La MM Contemporary Dance Company si affida a Silvia Gribaudi per esplorare il significato metaforico del Grand Jetè nella vita di tutti i giorni. La regista, assieme a dei ballerini dalla fisicità canonica per il mondo della danza classica, si focalizza sulla contrapposizione tra diversità e omologazione, che vengono proposte in scena attraverso una differenziazione dei movimenti compiuti dai ballerini, i quali dapprima ballano come un corpo unico ma poi si destreggiano in una danza individuale.

Alcune parole risuonano: passion, fashion, perfection e obsession, in un turbinio di assonanze proposte anche dal pubblico che si ingegna in un affanno generale. Una persona in sala urla “satisfaction”,  un’altra “conversation”, e poi è la volta di “immigration”, “pollution”, “depression”, in un bisogno collettivo di far emergere la propria voce su temi che rispecchiano i problemi della società odierna. Grazie al pubblico dunque, è presente un’evoluzione della narrazione stessa, che si perfeziona sulle idee della platea presente e che termina con l’evocazione di un’altra espressione: “jump”, accompagnata dal gesto invitante delle braccia degli attori che ci chiamano a loro. La compagnia abbatte la quarta parete, in un dialogo inaspettato, non sempre immediato e che a tratti risulta forzato. Infatti il pubblico non sa bene come atteggiarsi e come rispondere a queste provocazioni. Codesta visione può essere però integrata dall’esperienza degli spettatori che ci sono affianco e dal loro modo di “stare” e di partecipare a questa esperienza, che da individuale si tramuta in qualcosa di collettivo. L’obiettivo è dunque la costruzione di un’intelligenza collettiva che ci aiuta a “vedere” e comprendere ciò che non avremmo visto da soli.

Questa continua interazione con il pubblico, a tratti estenuante, rappresenta una strategia della Gribaudi di alleggerire l’atmosfera e di distogliere lo spettatore dall’instancabile tentativo della mente di produrre necessariamente un giudizio su ciò che si sta guardando. Un tira e molla persistente che non cessa di chiamare a sé il pubblico e subito dopo lasciarlo in sospeso ricolmo di dubbi.

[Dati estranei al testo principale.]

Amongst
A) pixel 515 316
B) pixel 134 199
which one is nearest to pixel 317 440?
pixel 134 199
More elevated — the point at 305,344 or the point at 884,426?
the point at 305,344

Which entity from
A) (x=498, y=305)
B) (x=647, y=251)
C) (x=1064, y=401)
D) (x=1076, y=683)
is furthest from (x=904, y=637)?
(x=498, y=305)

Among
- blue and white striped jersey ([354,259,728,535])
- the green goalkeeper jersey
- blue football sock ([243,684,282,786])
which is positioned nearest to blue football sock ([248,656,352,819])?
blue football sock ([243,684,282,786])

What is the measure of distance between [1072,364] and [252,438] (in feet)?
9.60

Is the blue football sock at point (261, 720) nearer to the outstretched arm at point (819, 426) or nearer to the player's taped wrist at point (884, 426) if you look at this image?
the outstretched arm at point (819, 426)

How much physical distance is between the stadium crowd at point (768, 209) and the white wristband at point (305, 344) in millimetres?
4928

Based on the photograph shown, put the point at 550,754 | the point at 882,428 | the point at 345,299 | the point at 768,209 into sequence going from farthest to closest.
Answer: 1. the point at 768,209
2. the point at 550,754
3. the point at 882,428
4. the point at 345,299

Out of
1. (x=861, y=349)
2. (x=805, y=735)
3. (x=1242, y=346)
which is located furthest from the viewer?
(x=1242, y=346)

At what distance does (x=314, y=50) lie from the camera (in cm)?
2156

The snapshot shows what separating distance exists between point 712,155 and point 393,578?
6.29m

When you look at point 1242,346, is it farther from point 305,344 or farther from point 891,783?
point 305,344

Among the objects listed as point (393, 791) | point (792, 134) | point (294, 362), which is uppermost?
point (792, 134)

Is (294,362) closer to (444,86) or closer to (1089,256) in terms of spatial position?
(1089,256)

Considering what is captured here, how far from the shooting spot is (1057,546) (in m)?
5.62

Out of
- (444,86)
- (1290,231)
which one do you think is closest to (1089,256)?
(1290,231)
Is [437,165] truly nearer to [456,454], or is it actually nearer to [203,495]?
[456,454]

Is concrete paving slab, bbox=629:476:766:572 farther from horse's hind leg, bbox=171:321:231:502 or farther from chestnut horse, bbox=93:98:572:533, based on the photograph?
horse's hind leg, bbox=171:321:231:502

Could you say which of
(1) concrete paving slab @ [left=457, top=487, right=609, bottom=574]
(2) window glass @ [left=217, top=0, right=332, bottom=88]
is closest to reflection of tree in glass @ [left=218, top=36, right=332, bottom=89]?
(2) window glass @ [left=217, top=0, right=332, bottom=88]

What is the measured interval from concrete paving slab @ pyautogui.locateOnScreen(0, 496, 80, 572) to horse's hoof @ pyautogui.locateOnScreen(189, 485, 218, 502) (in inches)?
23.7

Lo spettacolo potrebbe risultare infantile e adatto ad un pubblico fanciullesco, dunque più libero di esprimersi e di lasciarsi coinvolgere, ma invece è proprio chi sente maggiore pressione sociale e chi trova difficoltà nell’abbandonare quella compostezza assunta negli anni a trarne profitto, sempre se è disposto ad ampliare i suoi orizzonti.